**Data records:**
>> begin

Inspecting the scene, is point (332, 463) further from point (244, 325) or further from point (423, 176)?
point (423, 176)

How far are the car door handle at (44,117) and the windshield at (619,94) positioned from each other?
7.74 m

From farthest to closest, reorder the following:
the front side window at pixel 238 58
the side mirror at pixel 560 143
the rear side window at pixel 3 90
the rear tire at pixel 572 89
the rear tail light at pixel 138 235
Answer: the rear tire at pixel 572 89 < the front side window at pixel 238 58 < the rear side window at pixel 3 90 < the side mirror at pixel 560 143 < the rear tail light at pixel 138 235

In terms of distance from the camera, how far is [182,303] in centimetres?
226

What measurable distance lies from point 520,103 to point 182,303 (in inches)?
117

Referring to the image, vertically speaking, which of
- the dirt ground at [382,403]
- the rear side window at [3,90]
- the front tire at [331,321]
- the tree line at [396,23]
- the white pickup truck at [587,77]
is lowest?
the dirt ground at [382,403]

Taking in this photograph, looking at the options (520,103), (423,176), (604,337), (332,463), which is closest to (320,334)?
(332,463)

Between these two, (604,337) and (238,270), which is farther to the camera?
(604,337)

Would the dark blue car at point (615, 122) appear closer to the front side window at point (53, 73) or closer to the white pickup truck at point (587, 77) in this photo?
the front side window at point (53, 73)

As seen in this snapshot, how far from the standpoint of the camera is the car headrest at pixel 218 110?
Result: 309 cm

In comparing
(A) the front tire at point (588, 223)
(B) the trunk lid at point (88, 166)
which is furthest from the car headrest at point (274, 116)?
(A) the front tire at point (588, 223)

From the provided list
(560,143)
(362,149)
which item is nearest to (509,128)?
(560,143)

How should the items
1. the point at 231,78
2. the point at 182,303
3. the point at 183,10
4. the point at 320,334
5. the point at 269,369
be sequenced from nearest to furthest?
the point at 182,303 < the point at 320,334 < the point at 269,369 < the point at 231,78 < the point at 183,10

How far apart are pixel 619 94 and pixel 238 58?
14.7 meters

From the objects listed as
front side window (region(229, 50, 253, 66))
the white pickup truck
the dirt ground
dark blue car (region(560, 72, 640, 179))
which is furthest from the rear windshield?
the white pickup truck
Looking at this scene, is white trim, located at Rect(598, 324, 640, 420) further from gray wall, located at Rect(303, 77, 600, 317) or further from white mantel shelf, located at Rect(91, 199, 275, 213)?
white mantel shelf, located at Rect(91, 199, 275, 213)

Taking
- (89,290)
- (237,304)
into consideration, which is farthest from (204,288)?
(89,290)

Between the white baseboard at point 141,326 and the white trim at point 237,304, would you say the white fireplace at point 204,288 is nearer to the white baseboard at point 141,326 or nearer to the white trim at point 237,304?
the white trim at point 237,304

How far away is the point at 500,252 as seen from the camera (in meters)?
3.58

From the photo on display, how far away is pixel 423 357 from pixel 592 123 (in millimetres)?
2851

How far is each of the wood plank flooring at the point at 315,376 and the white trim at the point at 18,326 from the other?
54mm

>> end

All of the lines above must be returned exactly.

Inspecting the scene, is point (332, 463) further from point (244, 325) or further from point (423, 176)?
point (423, 176)

How far are the car door handle at (44,117) and the windshield at (619,94) positioned from each other?
7.74 m

From farthest to closest, reorder the following:
the front side window at pixel 238 58
the side mirror at pixel 560 143
the rear side window at pixel 3 90
the rear tire at pixel 572 89
the rear tail light at pixel 138 235
Answer: the rear tire at pixel 572 89 < the front side window at pixel 238 58 < the rear side window at pixel 3 90 < the side mirror at pixel 560 143 < the rear tail light at pixel 138 235

In terms of distance from the camera, how far is [182,303] in centimetres?
226

What measurable distance lies from point 520,103 to point 182,303 (in inches)?
117

Referring to the image, vertically speaking, which of
- the dirt ground at [382,403]
- the rear side window at [3,90]
- the front tire at [331,321]
- the tree line at [396,23]
- the white pickup truck at [587,77]
is lowest?
the dirt ground at [382,403]

Taking in this photograph, looking at the options (520,103), (423,176), (604,337), (332,463), which is closest to (320,334)?
(332,463)

Between these two, (604,337) and (238,270), which is farther to the camera?
(604,337)

Would the dark blue car at point (615, 122) appear closer to the front side window at point (53, 73) or closer to the white pickup truck at point (587, 77) in this photo?
the front side window at point (53, 73)

As seen in this snapshot, how far from the standpoint of the camera is the car headrest at pixel 218 110?
Result: 309 cm

In comparing
(A) the front tire at point (588, 223)
(B) the trunk lid at point (88, 166)
which is furthest from the car headrest at point (274, 116)?
(A) the front tire at point (588, 223)

From the provided list
(560,143)
(362,149)
which item is nearest to (509,128)?
(560,143)

How should the items
1. the point at 231,78
2. the point at 182,303
3. the point at 183,10
4. the point at 320,334
5. the point at 269,369
be sequenced from nearest to furthest?
the point at 182,303 < the point at 320,334 < the point at 269,369 < the point at 231,78 < the point at 183,10

How far apart are pixel 619 94 and pixel 238 58?
14.7 meters

From the objects listed as
front side window (region(229, 50, 253, 66))
the white pickup truck
the dirt ground
dark blue car (region(560, 72, 640, 179))
which is furthest from the rear windshield?
the white pickup truck
Looking at this scene, is white trim, located at Rect(598, 324, 640, 420) further from gray wall, located at Rect(303, 77, 600, 317) or further from white mantel shelf, located at Rect(91, 199, 275, 213)?
white mantel shelf, located at Rect(91, 199, 275, 213)

Taking
- (89,290)
- (237,304)
into consideration, which is farthest from (204,288)?
(89,290)

Between the white baseboard at point 141,326 and the white trim at point 237,304, would you say the white fireplace at point 204,288 is nearer to the white baseboard at point 141,326 or nearer to the white trim at point 237,304?
the white trim at point 237,304

How far away is the point at 500,252 as seen from the camera (in meters)?
3.58

From the photo on display, how far away is pixel 423 357 from pixel 592 123 (in millimetres)?
2851

How far is each of the wood plank flooring at the point at 315,376 and the white trim at the point at 18,326 from the other?
54mm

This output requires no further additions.